TEXT SHOWN:
· · · · ·

Now that Moses had largely repeated the commands which the people were to observe as their part of the covenant, and the promises and threatenings which God would make good (according as they behaved themselves) as part of the covenant, the whole is here summed up in a federal transaction. The covenant formerly made is here renewed, and Moses, who was before, is still, the mediator of it (v. 1): The Lord commanded Moses to make it. Moses himself, though king in Jeshurun, could not make the covenant any otherwise than as God gave him instructions. It does not lie in the power of ministers to fix the terms of the covenant; they are only to dispense the seals of it. This is said to be besides the covenant made in Horeb; for, though the covenant was the same, yet it was a new promulgation and ratification of it. It is probable that some now living, though not of age to be mustered, were of age to consent for themselves to the covenant made at Horeb, and yet it is here renewed. Note, Those that have solemnly covenanted with God should take all opportunities to do it again, as those that like their choice too well to change. But the far greater part were a new generation, and therefore the covenant must be made afresh with them, for it is fit that the covenant should be renewed to the children of the covenant.

  • I. It is usual for indentures to begin with a recital; this does so, with a rehearsal of the great things God had done for them,
    • 1. As an encouragement to them to believe that God would indeed be to them a God, for he would not have done so much for them if he had not designed more, to which all he had hitherto done was but a preface (as it were) or introduction; nay, he had shown himself a God in what he had hitherto done for them, which might raise their expectations of something great and answering the vast extent and compass of that pregnant promise, that God would be to them a God.
    • 2. As an engagement upon them to be to him an obedient people, in consideration of what he had done for them.
  • II. For the proof of what he here advances he appeals to their own eyes (v. 2): You have seen all that the Lord did. Their own senses were incontestable evidence of the matter of fact, that God had done great things for them; and then their own reason was a no less competent judge of the equity of his inference from it: Keep therefore the words of this covenant, v. 9.

· · · · ·

SOURCE DATA:
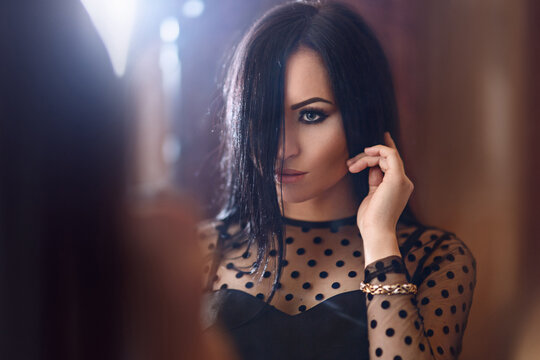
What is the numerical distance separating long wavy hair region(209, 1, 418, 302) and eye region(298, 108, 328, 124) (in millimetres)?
32

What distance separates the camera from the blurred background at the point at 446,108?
79 centimetres

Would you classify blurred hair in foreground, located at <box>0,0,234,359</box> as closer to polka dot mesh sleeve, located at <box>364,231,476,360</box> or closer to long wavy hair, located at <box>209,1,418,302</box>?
long wavy hair, located at <box>209,1,418,302</box>

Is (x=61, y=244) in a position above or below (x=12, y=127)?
below

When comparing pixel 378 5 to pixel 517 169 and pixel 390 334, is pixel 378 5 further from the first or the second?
pixel 390 334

· · · · ·

YOUR TASKS:
a - Condense the paragraph of the commentary on the renewed covenant that begins "Now that Moses had largely repeated" into a shorter version that keeps its main facts.
b - Go on with the commentary on the renewed covenant after its final sentence, keeping the same style.

YOUR WRITTEN ANSWERS:
a - Having repeated the commands the people were to keep and the promises and threatenings God would fulfill, Moses now sums up the whole in a federal transaction. The covenant made earlier is renewed, with Moses still its mediator, acting only as the Lord commanded (v. 1). Even as king in Jeshurun, he could not set its terms himself; ministers merely dispense its seals. It is called "besides the covenant made in Horeb" because, though the same covenant, it was newly proclaimed and ratified. Some then living had probably consented at Horeb, yet it was renewed, since those who have covenanted with God should take every opportunity to do so again. Most, however, were a new generation, so the covenant had to be made afresh with them as children of the covenant.

b -
  • III. These things he specifies, to show the power and goodness of God in his appearances for them.
    • 1. Their deliverance out of Egypt, v. 2, 3. The amazing signs and miracles by which Pharaoh was plagued and compelled to dismiss them, and Israel was tried (for they are called temptations) whether they would trust God to secure them from, and save them by, those plagues.
    • 2. Their conduct through the wilderness for forty years, v. 5, 6. There they were led, and clad, and fed, by miracles; though the paths of the wilderness were not only unknown but untrodden, yet God kept them from being lost there; and (as bishop Patrick observes) those very shoes which by the appointment of God they put on in Egypt, at the passover, when the were ready to march (Ex. 12:11), never wore out, but served them to Canaan: and though they lived not upon bread which strengthens the heart, and wine which rejoices it, but upon manna and rock-water, yet they were men of strength and courage, mighty men, and able to go forth to war. By these miracles they were made to know that the Lord was God, and by these mercies that he was their God.
    • 3. The victory they had lately obtained of Sihon and Og, and that good land which they had taken possession of, v. 7, 8. Both former mercies and fresh mercies should be improved by us as inducements to obedience.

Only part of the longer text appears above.